Las puertas de la granja humana se abrieron para dejar pasar a Lord Forcystus, un semielfo de cabellos verdes con un cañón en el brazo izquierdo y un parche en el ojo derecho. Contempló la escena con disgusto.
—Me preguntaba por qué estabais tardando tanto y mirad lo que me encuentro. ¿No os da vergüenza que una simple humana os dé tantos problemas?
—Eso mismo me pregunto yo —contestó Nicolette.
—Veo que tu lengua es igual de peligrosa que tú. Preparé un castigo especial para ti.
Frank no dejaba de contar los días desde que Remiel se había llevado a Nicolette. ¿Era normal que tardasen tanto?
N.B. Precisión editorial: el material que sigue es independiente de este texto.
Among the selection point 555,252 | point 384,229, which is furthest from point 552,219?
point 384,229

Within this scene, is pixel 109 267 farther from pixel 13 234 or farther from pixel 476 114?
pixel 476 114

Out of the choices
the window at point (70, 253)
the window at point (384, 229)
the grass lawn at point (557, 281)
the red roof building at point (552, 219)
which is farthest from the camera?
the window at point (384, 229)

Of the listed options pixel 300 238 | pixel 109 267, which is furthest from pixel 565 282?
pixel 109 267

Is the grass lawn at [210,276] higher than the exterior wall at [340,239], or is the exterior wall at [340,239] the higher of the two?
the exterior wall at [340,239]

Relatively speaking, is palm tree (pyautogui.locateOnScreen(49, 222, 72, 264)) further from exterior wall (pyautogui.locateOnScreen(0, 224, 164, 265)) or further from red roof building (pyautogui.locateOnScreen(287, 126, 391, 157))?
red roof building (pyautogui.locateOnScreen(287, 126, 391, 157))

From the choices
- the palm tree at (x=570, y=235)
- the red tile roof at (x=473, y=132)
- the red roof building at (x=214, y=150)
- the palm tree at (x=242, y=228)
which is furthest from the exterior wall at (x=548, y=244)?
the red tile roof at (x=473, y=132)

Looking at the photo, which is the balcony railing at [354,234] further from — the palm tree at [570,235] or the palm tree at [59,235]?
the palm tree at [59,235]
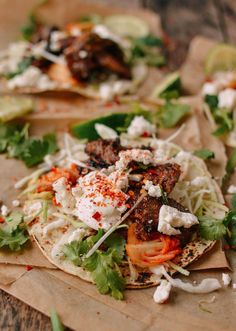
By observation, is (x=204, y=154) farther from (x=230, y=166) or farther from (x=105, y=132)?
(x=105, y=132)

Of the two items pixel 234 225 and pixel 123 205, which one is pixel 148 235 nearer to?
pixel 123 205

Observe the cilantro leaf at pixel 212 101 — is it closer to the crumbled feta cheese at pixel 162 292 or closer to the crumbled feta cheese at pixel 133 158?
the crumbled feta cheese at pixel 133 158

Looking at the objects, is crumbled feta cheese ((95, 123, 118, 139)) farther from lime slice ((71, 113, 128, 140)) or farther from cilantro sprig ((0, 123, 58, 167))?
cilantro sprig ((0, 123, 58, 167))

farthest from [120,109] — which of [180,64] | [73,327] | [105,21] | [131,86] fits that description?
[73,327]

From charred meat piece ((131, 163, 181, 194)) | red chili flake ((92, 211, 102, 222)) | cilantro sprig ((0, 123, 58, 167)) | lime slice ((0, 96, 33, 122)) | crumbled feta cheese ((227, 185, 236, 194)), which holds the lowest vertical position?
crumbled feta cheese ((227, 185, 236, 194))

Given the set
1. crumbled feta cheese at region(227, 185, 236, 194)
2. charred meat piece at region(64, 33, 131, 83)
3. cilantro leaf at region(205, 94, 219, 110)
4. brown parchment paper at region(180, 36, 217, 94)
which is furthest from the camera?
brown parchment paper at region(180, 36, 217, 94)

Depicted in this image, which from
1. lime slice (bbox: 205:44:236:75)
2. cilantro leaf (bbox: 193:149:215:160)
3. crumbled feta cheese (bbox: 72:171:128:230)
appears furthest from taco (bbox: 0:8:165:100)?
crumbled feta cheese (bbox: 72:171:128:230)
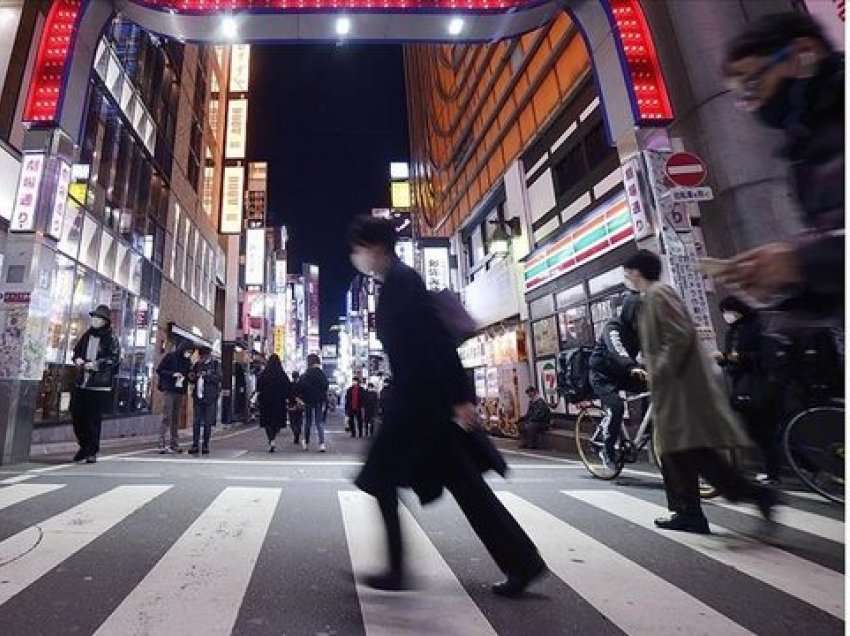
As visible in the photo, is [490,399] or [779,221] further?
[490,399]

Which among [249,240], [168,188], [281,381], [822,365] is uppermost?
[249,240]

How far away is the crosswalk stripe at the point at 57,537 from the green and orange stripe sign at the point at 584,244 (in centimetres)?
826

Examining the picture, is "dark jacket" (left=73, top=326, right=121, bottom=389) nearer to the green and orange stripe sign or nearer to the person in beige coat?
the person in beige coat

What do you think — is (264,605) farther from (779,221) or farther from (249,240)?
(249,240)

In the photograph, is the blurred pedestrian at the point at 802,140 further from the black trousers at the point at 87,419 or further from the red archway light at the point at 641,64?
the black trousers at the point at 87,419

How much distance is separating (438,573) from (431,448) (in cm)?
77

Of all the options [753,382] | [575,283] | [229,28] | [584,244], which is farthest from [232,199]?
[753,382]

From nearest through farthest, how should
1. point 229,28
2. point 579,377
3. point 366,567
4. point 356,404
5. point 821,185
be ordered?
point 821,185 → point 366,567 → point 579,377 → point 229,28 → point 356,404

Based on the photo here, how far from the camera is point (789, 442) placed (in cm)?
449

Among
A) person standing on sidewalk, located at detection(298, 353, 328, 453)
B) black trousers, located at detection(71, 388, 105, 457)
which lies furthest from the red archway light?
black trousers, located at detection(71, 388, 105, 457)

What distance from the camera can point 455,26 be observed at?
9625 mm

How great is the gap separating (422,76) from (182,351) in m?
28.4

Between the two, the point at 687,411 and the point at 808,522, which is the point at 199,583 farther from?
the point at 808,522

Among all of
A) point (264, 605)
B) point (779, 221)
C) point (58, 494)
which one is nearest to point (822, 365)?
point (779, 221)
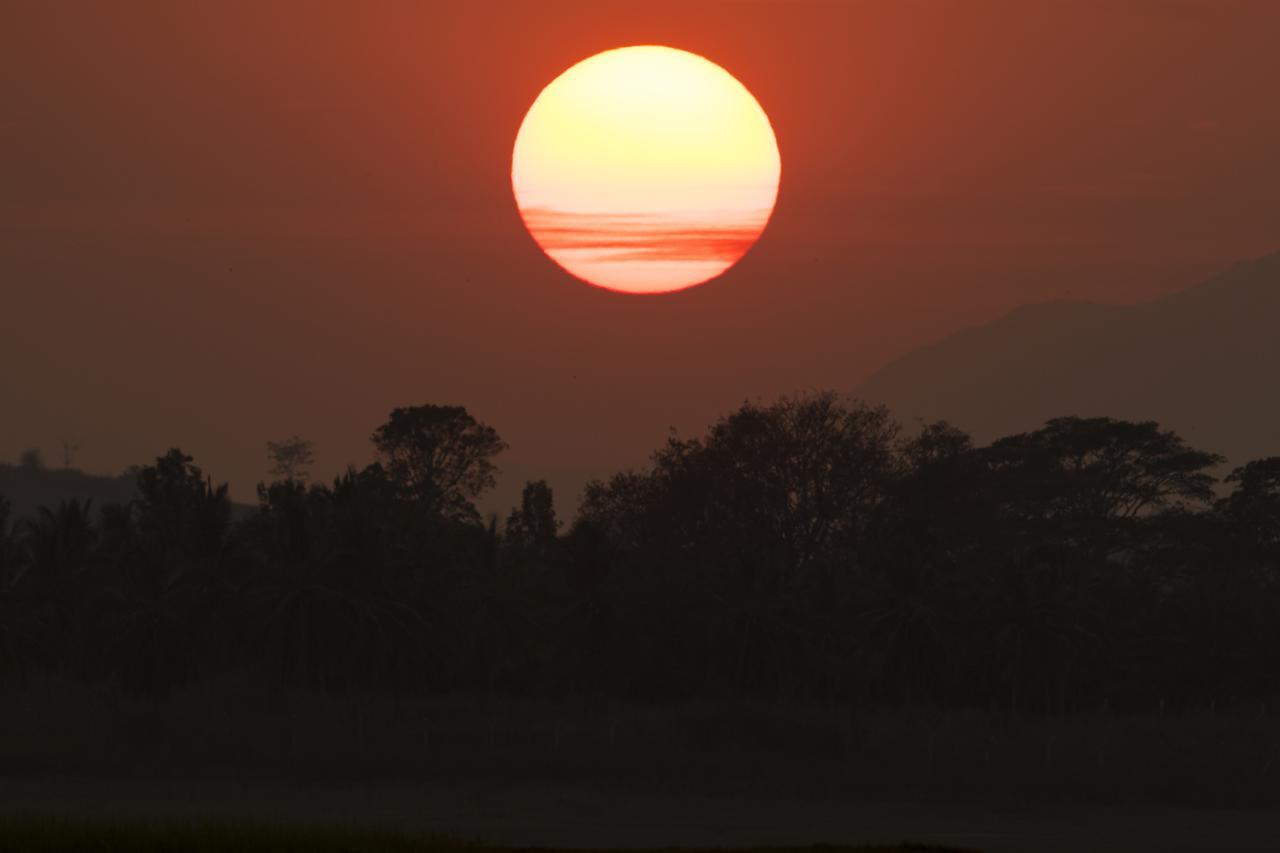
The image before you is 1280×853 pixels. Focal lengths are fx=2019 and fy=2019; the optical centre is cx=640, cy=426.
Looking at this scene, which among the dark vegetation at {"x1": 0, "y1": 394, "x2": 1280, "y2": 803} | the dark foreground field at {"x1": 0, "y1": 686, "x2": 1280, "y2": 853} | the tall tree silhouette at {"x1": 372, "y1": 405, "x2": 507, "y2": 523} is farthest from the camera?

No lo sabía. No conocía a nadie más que hubiera sido padre o madre de un elegido. Por mucho que tratase de mantener su mente ocupada leyendo o manteniendo limpia la casa, la sombra de su preocupación era demasiado alarga. Estaba tan absorto en sus propios pensamientos que, cuando unos nudillos llamaron a la puerta, el corazón le dio un vuelco. Corrió a abrir a su visitante, deseoso de ver a Nicolette. Sin embargo, al otro lado de la puerta de madera no le esperaba su esposa sino Remiel. En sus brazos llevaba a una niña rubia de ojos azules envuelta en una manta.
—¿Qué ha ocurrido?
—Tu mujer no ha sobrevivido al parto.
Frank cogió a su pequeña en brazos y la apretó suavemente contra su pecho. Lágrimas silenciosas caían por su rostro.
—Colette —susurró.
La niña balbuceó y una sonrisa de oreja a oreja se dibujó en el rostro de su padre. Frank retiró la manta y fue entonces cuando se percató de que Colette mantenía un puño cerrado. Frank miró a Remiel confuso en busca de una respuesta.
—Es el cristal Cruxis. Ha nacido con él. Tengo que llevármelo hasta que llegue el momento.
—En-Entiendo… —tartamudeó Frank.
Frank trató de abrir la mano de Colette, pero ésta se resistía con toda la fuerza de la que era capaz un recién nacido. Haciendo un esfuerzo con cuidado de no hacerle daño, Frank le abrió la mano a su hija y le quitó el cristal Cruxis para dárselo a Remiel. En cuanto el cristal Cruxis dejó su mano, Colette rompió a llorar.